== YOUR TASK ==
Reproduce the following data verbatim, line for line, with no changes of any kind.

== RECORDS FOR THE TASK ==

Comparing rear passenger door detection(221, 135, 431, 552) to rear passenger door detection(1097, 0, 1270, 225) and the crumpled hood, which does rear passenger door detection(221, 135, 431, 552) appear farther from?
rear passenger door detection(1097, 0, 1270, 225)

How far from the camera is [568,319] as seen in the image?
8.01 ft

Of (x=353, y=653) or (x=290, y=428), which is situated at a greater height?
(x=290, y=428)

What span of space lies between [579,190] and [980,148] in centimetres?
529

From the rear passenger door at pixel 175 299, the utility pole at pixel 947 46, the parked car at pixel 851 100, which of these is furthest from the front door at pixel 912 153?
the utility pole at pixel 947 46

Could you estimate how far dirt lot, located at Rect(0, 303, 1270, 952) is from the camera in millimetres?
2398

== ANSWER ==
Comparing rear passenger door detection(221, 135, 431, 552) to rear passenger door detection(1097, 0, 1270, 225) and the crumpled hood, which does rear passenger door detection(221, 135, 431, 552) appear farther from?
rear passenger door detection(1097, 0, 1270, 225)

How far from the camera is [568,319] as seen in the image?
8.01 ft

Of (x=353, y=653) or (x=290, y=428), which is situated at a greater height?
(x=290, y=428)

What span of space lies between [579,190] and [980,148] in centimetres?
529

From the rear passenger door at pixel 175 299, the utility pole at pixel 947 46, the parked car at pixel 851 100, which of these is furthest from the front door at pixel 912 153?
the utility pole at pixel 947 46

Could you estimate how far dirt lot, located at Rect(0, 303, 1270, 952) is from the camera in millimetres?
2398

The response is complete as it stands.